#### Complete the following:
1 – Reproduce the passage of the vsubq_u16 thread starting at "The range must" and ending at "we may get.".
2 – According to the vsubq_u16 thread, why does the asker consider plain vsubq_u16 unsuitable? Answer in one to three sentences.
3 – Carry the vsubq_u16 thread forward from its last sentence, writing the part that comes next.

About vsubq_u16(uint16x8_t, uint16x8_t)

606 Views Asked by At

About

vsubq_u16(uint16x8_t a, uint16x8_t b)

The return value is also uint16x8_t. Then if a is smaller than b, we will get a very large uint16x8_t instead of a negative value, it's not what I need.

If I have such requirement,

uint16_t c = fabs(uint16_t a - uint16_t b);

How can I transform to neon intrinsics? Thanks.

2

There are 2 best solutions below

0
On BEST ANSWER

looks like you want the absolute difference between your inputs. If so the following intrinsic does exactly this:

uint16x8_t vabdq_u16 (uint16x8_t, uint16x8_t) 
2
On

I had seen a series of questions asked by you in the neon section and I guess you are so much confused with the neon code instructions when you keep thinking much into it. Hence I shall be giving a generalised answer to the question.

Some basic knowledge to be clear before entering deep into NEON intrinsics are:

  1. Binary representation of negative and postive numbers.
  2. Range of unsigned char, signed char, unsigned int, signed int etc.
    • Range of unsigned char -> 0 to 255
    • Range of signed char -> -128 to 127

The range must always hold true while applying the instructions. As an Intrinsic code programmer, we must first know the exact range of the results that we may get.

#### Stored rows:
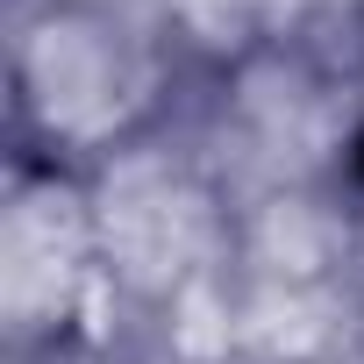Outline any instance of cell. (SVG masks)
I'll return each instance as SVG.
<instances>
[{
	"mask_svg": "<svg viewBox=\"0 0 364 364\" xmlns=\"http://www.w3.org/2000/svg\"><path fill=\"white\" fill-rule=\"evenodd\" d=\"M357 171H364V136H357Z\"/></svg>",
	"mask_w": 364,
	"mask_h": 364,
	"instance_id": "obj_1",
	"label": "cell"
}]
</instances>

#### Answers given:
1 –
The range must always hold true while applying the instructions. As an Intrinsic code programmer, we must first know the exact range of the results that we may get.

2 – vsubq_u16 returns a uint16x8_t. So when a is smaller than b, the result is a very large uint16x8_t rather than a negative value, which the asker says is not what they need.

3 –
int8x8_t c = vsub_s8(int8x8_t a, int8x8_t b)

The range of all the variables in this equation must be -128 to 127.

uint8x8_t c = vsub_u8(uint8x8_t a, uint8x8_t b)

All the variables must be in the range [0 to 255]. We will have to be sure that the result is within the range. Hence this equation works correctly only if b is less than a. In other words, if a and b are of [0,255] then c will be of [-255,255]. Clearly c cannot be represented in 8-bit representation. Here the result will have to be a 16-bit representation. vsubl_u8 will store the result in 16-bit representation.

Visualizing the arithmetic operations on base 2 numbers will help in getting closer to intrinsic code. Do your own homework in neon intrinsics by creating a test project which loads two arrays and debug the output. The intrinsics are never so complex and hence there is nothing better than a good homework. :)